Apart from the breathtaking landscape and favourable weather, the cultural authenticity of numerous ethnic minorities in Sapa is truly a striking feature attracting tourists to visit this mountainous district every year. “Ethnic tourism” over the last decades is not a new concept for those who are keen on exploring the quaint customs of exotic local people. When it comes to Sapa, the most typical ethnic tourism destination in Vietnam; sensible travellers may be interested in some basic information about the lifestyle of indigenous communities here.
According to the national census in 2009, Sapa has a total population of 52.899 people, belonging to 9 different ethnics. Sapa is one of the few districts in Vietnam with Hmong people composing the majority: 51.65%, followed by Yao 23.04%, Kinh 17.91%, Tay 4.74%, Day 1.36% and Xa Pho 1.06%.
Among 54 ethnic groups found along Vietnam, excluding the dominant Kinh people, there are eight different ethnic groups in Sapa including Hmong, Dao (pronounced Zao or Yao), Tay, Giay (pronounced Zai), Muong, Thai, Hoa (ethnic Chinese) and Xa Pho. The majority of citizens in Sapa are Hmong and Dao people which accounts for over 70% of the population while the last four groups only comprise more or less 1% of the people in total.

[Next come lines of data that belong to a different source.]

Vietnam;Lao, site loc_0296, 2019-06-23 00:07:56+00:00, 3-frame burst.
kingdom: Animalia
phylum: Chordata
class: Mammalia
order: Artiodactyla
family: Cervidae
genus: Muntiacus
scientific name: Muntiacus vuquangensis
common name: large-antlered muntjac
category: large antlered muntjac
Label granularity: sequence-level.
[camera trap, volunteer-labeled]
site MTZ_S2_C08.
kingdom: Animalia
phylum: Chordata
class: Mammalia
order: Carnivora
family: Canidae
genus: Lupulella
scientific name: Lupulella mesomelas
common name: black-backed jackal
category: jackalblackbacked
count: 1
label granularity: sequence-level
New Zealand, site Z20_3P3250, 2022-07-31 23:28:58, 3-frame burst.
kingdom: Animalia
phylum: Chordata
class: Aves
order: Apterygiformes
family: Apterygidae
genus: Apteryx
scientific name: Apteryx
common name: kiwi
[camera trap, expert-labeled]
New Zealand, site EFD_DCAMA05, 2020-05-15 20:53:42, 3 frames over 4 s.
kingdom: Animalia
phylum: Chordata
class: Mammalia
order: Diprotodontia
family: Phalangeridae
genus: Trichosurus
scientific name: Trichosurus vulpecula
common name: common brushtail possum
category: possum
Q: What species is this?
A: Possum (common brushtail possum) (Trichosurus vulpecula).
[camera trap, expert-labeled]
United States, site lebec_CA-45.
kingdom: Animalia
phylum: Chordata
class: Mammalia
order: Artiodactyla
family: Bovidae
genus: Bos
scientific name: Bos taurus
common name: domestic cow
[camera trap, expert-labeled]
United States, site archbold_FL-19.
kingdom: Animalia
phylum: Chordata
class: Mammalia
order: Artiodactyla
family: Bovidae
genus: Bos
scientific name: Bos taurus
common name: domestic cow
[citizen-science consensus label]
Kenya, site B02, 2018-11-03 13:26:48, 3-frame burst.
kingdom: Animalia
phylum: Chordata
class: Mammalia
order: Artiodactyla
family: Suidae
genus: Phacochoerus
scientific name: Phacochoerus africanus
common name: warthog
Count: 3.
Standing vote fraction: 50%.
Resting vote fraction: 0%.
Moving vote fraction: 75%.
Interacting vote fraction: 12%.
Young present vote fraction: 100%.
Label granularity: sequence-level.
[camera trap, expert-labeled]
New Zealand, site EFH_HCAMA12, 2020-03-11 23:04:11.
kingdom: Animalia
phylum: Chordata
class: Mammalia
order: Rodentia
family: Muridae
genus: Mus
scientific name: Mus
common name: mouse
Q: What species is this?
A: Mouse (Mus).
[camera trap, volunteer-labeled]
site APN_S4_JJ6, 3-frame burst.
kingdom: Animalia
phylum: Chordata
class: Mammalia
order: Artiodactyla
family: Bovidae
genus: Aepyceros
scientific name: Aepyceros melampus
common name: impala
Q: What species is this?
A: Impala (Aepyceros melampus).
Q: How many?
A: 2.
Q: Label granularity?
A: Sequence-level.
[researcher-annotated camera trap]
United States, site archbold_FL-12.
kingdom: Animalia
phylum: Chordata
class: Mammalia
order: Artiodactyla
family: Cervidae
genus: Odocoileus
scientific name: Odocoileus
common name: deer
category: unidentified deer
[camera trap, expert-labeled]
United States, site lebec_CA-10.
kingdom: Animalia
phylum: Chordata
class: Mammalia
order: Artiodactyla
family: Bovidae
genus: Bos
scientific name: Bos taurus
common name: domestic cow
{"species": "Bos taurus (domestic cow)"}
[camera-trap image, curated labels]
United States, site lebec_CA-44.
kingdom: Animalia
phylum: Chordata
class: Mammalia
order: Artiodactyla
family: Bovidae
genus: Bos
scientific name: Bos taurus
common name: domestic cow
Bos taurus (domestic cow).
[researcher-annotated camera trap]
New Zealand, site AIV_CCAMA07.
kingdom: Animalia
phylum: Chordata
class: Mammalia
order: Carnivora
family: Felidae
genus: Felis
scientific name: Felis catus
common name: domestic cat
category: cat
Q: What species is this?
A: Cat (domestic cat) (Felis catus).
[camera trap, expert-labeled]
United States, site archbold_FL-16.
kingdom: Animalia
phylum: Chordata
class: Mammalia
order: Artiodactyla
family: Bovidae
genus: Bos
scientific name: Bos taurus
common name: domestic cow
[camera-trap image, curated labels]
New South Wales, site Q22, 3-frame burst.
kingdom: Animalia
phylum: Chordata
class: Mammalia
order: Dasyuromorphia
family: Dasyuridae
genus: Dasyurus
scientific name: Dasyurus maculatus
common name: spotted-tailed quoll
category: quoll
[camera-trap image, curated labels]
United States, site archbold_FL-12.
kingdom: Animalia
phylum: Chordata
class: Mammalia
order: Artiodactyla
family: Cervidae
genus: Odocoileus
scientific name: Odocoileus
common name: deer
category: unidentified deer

A large number of ethnics are subsistence farmers, distributed unevenly throughout the district while others live in Sapa town, providing various kind of travel services to make a living.
Although each group has its own unique costume with distinctive designs, nearly all the clothes of minority ethnic groups are made from hemp, dyed with a deep indigo blue colour and embroidered with decorations. Women always wrap their long hair along the head and wear turban of their ethnic group. Today, many wear Viet or Western clothes due to the broad integration with Viet community as well as foreign visitors.
Regarding the family responsibility, men are accountable for physical-demanding work like building house, making agricultural implements, ploughing and threshing whereas women take the responsibility of planning, weeding, harvesting, preparing food and making clothes. Children and the old help with lighter works like household chores.
The marital rituals vary from group to group but in general, the parents of the bride and groom usually consult the astrologer to cast their horoscope and it is important that their fortunes are well matched. It is the boy that must give the bride’s family silver coins, pigs, chicken and rice wine as the dowry for the wedding ceremony.
As is the case with Kinh people, ethnics all worship their ancestors. There are also other places for worshipping the house spirit, the kitchen spirit and even the door spirit.